ASSIGNED TASK >>
In the listing below, find the line with "Birsh Leaves On The Pine Stock Photo" and copy every line from there up to and including the line with "Дельфин-касатка Морской хищник", exactly and without pictures.

DATA EXTRACT >>
((

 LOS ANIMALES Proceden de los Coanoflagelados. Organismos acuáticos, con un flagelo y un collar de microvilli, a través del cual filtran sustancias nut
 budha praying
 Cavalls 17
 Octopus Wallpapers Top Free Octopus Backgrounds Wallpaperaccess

))
((

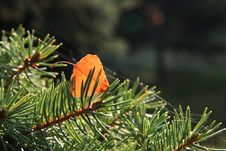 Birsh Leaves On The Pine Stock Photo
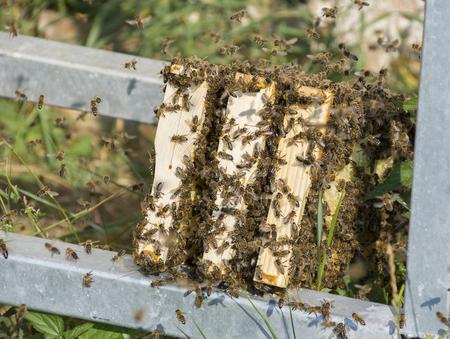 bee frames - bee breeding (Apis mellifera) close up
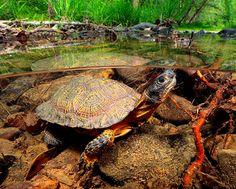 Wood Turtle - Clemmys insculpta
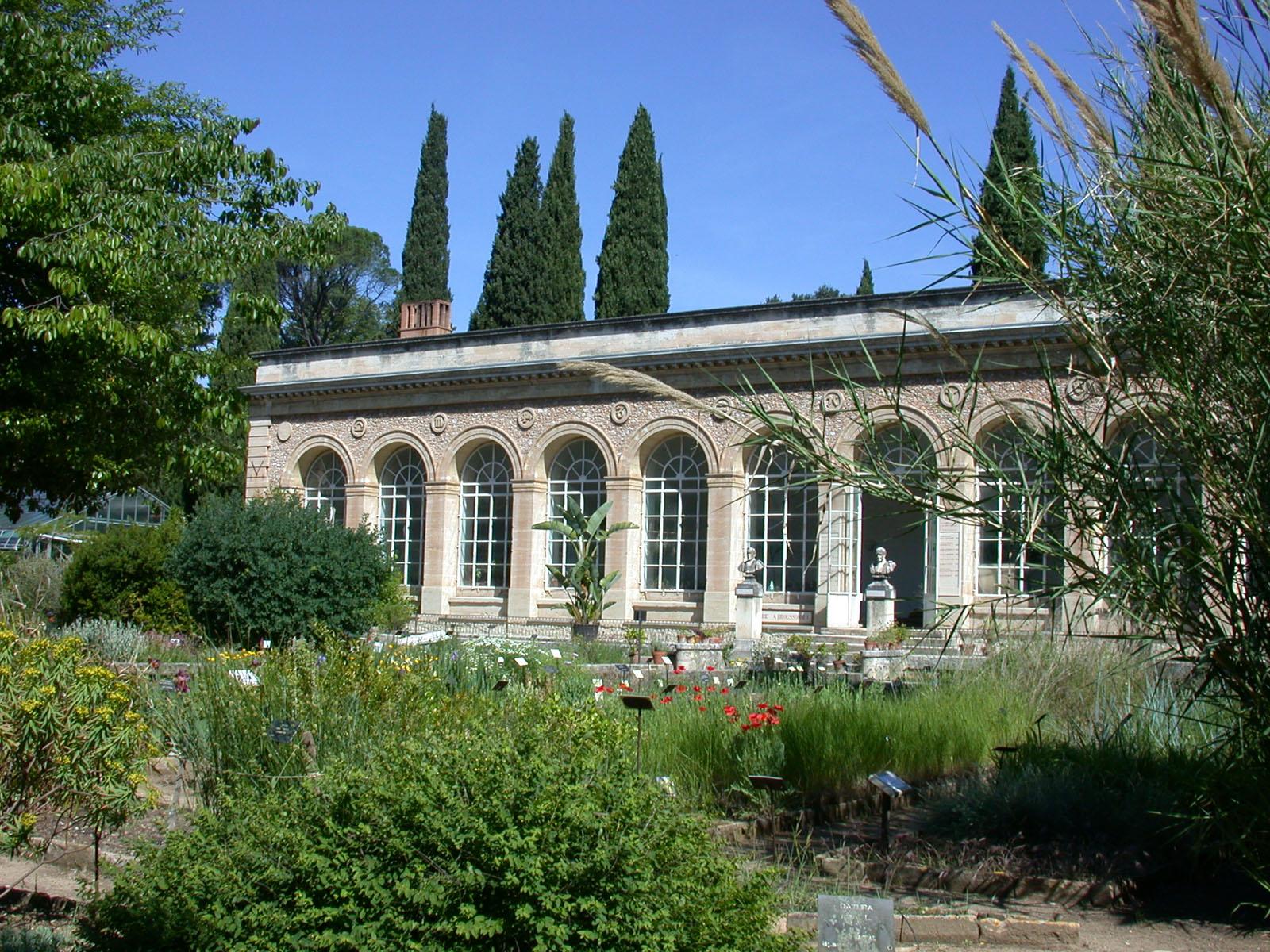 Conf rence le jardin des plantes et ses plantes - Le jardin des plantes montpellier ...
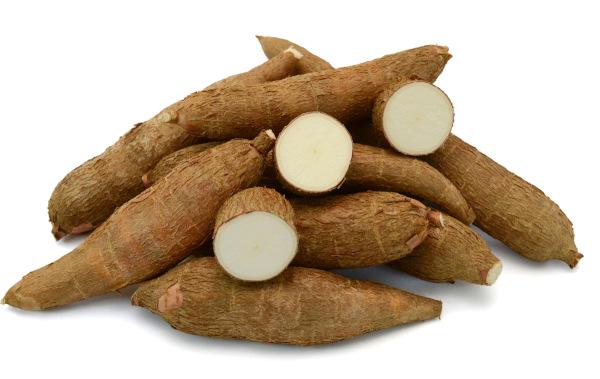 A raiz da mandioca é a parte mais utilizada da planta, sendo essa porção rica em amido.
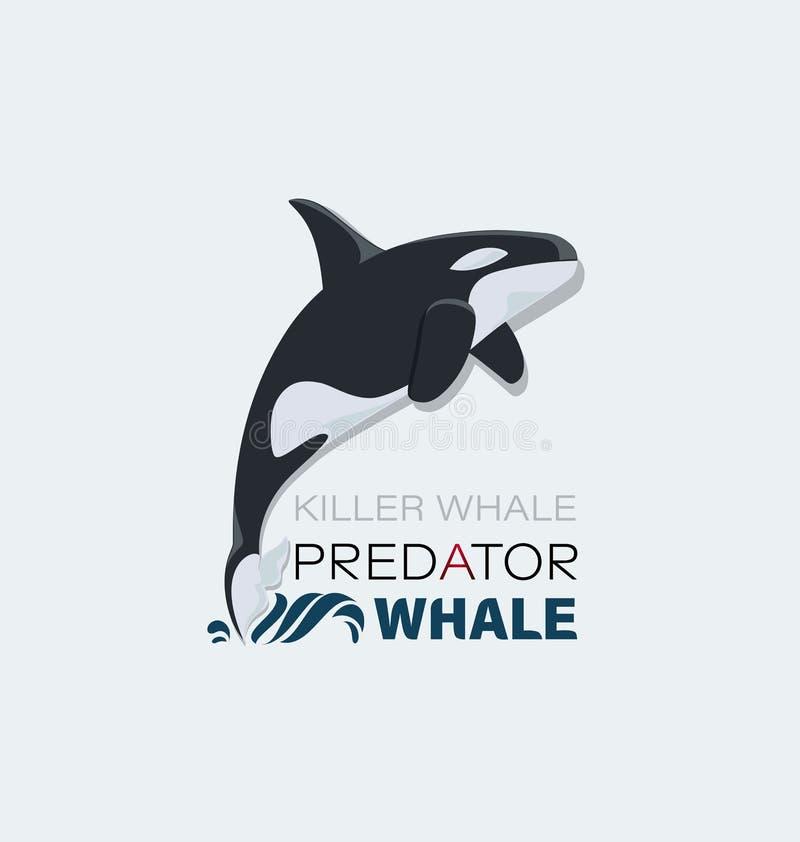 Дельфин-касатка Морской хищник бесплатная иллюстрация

))
((

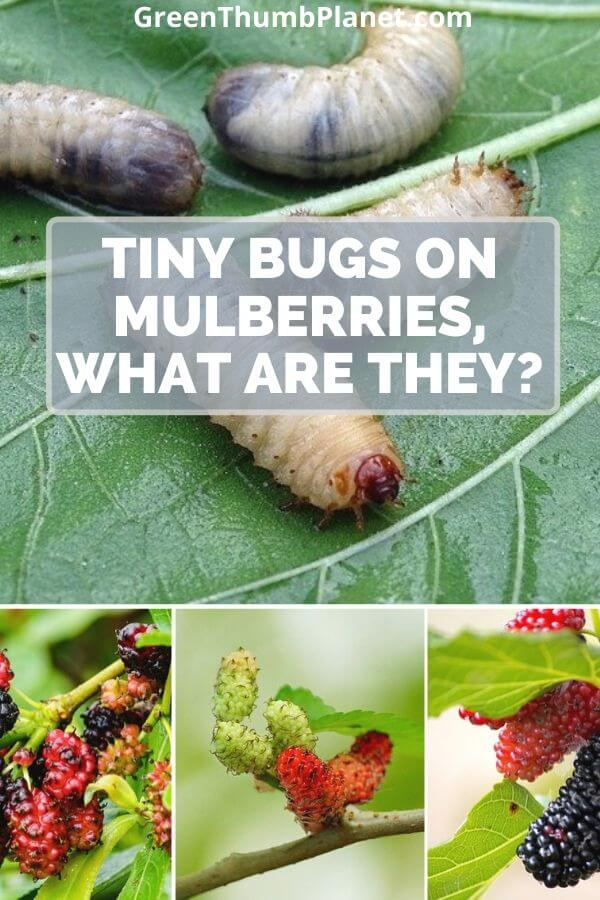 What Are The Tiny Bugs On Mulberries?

))

WRITTEN SOLUTION >>
 Birsh Leaves On The Pine Stock Photo
 bee frames - bee breeding (Apis mellifera) close up
 Wood Turtle - Clemmys insculpta
 Conf rence le jardin des plantes et ses plantes - Le jardin des plantes montpellier ...
 A raiz da mandioca é a parte mais utilizada da planta, sendo essa porção rica em amido.
 Дельфин-касатка Морской хищник бесплатная иллюстрация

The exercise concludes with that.